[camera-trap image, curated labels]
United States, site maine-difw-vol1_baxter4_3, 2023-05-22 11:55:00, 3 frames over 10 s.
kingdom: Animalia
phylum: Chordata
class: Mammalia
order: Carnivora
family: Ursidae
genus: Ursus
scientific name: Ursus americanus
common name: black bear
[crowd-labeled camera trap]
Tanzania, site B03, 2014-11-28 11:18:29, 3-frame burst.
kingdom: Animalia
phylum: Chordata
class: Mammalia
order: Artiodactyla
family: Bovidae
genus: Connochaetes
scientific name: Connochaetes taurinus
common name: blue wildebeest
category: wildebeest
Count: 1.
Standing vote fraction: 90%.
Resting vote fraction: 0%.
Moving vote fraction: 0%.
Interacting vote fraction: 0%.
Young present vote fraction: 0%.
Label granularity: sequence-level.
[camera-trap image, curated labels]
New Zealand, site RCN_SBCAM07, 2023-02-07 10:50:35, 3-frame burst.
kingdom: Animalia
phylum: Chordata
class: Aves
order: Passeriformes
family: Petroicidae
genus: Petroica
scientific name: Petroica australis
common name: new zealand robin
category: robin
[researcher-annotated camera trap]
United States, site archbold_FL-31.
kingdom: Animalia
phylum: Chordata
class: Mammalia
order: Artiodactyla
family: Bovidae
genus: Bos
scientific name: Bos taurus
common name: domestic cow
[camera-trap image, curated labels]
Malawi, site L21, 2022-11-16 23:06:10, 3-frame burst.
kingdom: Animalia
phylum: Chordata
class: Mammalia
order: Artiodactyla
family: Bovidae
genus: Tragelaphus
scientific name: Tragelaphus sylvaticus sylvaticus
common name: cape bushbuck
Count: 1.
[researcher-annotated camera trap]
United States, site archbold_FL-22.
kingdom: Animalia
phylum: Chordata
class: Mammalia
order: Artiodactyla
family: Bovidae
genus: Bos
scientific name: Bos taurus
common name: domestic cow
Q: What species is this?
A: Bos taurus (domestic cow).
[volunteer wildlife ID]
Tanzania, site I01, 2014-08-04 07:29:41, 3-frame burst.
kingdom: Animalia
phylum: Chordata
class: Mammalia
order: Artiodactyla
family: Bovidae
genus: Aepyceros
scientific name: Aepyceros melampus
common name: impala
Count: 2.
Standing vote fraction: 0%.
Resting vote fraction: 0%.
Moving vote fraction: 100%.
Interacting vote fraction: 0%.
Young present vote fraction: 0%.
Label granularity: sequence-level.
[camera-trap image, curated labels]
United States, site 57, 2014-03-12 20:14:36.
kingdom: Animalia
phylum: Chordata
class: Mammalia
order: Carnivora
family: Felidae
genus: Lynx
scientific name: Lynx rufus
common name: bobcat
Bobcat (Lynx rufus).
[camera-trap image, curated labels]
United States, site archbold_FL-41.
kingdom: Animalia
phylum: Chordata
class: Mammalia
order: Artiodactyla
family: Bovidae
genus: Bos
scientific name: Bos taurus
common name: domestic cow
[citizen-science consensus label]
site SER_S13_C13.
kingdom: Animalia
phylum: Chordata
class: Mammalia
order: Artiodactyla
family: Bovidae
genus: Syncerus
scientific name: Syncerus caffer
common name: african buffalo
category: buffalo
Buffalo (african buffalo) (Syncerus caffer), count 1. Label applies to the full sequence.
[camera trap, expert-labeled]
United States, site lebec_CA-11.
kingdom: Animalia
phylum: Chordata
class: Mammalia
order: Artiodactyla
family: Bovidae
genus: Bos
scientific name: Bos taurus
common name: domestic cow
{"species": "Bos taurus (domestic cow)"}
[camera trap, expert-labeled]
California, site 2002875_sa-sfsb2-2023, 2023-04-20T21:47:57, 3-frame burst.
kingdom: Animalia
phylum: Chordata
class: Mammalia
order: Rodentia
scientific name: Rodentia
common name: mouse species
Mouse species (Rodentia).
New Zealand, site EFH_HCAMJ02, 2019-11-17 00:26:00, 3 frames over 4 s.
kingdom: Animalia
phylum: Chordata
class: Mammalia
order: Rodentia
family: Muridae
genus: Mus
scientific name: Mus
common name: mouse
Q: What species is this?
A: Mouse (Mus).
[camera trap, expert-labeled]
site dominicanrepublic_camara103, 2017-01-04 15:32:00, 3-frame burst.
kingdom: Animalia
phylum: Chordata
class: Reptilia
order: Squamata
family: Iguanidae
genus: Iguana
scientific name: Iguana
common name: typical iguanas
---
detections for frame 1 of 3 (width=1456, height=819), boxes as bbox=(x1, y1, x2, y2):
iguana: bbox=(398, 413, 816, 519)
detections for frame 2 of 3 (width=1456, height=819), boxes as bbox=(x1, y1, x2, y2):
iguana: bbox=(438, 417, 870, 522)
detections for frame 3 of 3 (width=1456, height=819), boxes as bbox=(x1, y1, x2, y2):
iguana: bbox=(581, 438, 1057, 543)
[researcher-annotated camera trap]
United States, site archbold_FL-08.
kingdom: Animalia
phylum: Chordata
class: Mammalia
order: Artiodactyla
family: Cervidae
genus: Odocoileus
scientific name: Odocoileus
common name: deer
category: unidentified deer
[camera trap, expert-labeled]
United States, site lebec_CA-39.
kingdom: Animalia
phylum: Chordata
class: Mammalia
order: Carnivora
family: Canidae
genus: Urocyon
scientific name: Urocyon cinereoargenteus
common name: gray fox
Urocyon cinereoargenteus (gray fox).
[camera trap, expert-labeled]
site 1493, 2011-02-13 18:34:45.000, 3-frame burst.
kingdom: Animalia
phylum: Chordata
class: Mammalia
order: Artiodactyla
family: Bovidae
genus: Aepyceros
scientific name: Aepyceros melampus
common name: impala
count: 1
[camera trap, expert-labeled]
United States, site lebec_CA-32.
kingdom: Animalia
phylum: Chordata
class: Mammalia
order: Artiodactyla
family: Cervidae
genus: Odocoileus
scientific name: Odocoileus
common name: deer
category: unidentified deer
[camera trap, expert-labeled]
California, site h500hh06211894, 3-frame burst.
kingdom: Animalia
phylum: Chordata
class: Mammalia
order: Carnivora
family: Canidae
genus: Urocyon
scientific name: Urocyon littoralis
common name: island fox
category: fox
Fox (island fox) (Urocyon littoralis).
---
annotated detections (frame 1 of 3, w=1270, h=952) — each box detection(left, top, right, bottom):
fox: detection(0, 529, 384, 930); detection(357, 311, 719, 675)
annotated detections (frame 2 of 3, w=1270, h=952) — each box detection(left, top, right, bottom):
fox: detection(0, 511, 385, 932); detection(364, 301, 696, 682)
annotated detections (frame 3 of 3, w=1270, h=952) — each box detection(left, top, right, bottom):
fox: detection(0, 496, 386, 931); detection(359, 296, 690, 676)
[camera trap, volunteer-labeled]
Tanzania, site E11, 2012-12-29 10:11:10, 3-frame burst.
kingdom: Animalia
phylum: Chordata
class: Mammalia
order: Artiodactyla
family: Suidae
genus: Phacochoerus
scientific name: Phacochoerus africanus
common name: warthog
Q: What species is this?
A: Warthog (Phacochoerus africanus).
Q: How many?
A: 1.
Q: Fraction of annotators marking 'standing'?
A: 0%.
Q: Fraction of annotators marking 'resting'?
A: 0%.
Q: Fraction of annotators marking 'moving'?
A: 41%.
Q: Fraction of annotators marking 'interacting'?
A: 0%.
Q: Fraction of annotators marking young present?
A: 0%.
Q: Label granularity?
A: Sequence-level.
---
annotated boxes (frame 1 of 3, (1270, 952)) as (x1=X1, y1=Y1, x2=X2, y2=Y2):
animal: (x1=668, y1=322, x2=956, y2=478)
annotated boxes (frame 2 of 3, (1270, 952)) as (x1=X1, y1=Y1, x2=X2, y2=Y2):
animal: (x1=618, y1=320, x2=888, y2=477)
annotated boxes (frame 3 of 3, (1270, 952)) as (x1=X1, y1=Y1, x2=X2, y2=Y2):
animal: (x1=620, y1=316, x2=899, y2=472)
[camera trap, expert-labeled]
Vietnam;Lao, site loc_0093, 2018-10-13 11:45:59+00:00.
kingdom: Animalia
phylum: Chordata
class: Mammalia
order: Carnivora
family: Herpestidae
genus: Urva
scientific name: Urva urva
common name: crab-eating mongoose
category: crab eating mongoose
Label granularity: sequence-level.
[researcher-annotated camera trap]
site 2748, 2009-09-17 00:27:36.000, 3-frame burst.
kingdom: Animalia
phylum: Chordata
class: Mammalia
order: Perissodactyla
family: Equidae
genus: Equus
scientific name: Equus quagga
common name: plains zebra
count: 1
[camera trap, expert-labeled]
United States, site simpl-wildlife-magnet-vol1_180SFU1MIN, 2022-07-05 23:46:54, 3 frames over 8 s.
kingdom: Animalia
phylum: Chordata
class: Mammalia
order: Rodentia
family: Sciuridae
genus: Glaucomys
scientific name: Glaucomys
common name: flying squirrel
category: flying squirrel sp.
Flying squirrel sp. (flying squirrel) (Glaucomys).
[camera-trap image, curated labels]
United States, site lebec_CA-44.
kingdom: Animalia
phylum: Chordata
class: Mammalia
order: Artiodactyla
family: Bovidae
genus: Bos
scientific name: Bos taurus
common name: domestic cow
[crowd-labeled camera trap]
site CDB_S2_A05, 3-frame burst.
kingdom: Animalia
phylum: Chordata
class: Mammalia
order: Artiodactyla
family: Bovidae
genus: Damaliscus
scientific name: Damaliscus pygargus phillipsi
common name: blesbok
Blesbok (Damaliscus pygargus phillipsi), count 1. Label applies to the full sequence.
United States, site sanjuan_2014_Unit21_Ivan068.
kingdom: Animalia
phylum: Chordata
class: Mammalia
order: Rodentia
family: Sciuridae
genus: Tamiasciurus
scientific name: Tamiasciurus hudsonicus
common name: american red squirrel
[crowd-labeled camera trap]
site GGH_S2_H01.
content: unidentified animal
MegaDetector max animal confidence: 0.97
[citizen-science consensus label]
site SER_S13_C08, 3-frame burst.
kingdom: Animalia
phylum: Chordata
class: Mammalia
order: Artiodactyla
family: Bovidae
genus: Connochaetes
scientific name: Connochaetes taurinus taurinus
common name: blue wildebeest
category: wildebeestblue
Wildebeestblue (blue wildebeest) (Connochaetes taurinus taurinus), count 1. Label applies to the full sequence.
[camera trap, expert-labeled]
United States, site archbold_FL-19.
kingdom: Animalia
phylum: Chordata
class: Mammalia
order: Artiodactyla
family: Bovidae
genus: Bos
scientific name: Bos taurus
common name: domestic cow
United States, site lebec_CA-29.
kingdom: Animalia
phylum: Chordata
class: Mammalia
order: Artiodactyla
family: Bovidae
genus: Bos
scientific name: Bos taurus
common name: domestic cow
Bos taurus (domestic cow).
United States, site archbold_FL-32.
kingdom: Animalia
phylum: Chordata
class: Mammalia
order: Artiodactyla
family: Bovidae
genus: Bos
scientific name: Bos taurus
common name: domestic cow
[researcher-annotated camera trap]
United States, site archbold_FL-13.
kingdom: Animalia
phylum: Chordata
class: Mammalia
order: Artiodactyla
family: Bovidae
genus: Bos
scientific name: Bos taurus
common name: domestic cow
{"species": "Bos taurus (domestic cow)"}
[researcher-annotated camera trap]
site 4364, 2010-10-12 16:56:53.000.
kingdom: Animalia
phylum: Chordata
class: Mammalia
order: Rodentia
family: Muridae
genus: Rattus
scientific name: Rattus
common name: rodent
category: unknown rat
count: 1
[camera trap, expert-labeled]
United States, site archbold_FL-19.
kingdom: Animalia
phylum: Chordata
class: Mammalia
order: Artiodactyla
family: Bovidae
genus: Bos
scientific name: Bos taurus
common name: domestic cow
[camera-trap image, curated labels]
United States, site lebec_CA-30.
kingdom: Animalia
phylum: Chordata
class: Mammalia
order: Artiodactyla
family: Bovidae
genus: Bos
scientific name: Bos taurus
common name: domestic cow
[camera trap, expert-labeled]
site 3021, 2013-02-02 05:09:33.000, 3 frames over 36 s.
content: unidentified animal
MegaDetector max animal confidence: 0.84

**WHAT IS BEING ASKED:**
Your answer should be exactly the lines of the data above, from the first through the line containing "Moving vote fraction: 0%.".

**TASK OUTPUT:**
[camera-trap image, curated labels]
United States, site maine-difw-vol1_baxter4_3, 2023-05-22 11:55:00, 3 frames over 10 s.
kingdom: Animalia
phylum: Chordata
class: Mammalia
order: Carnivora
family: Ursidae
genus: Ursus
scientific name: Ursus americanus
common name: black bear
[crowd-labeled camera trap]
Tanzania, site B03, 2014-11-28 11:18:29, 3-frame burst.
kingdom: Animalia
phylum: Chordata
class: Mammalia
order: Artiodactyla
family: Bovidae
genus: Connochaetes
scientific name: Connochaetes taurinus
common name: blue wildebeest
category: wildebeest
Count: 1.
Standing vote fraction: 90%.
Resting vote fraction: 0%.
Moving vote fraction: 0%.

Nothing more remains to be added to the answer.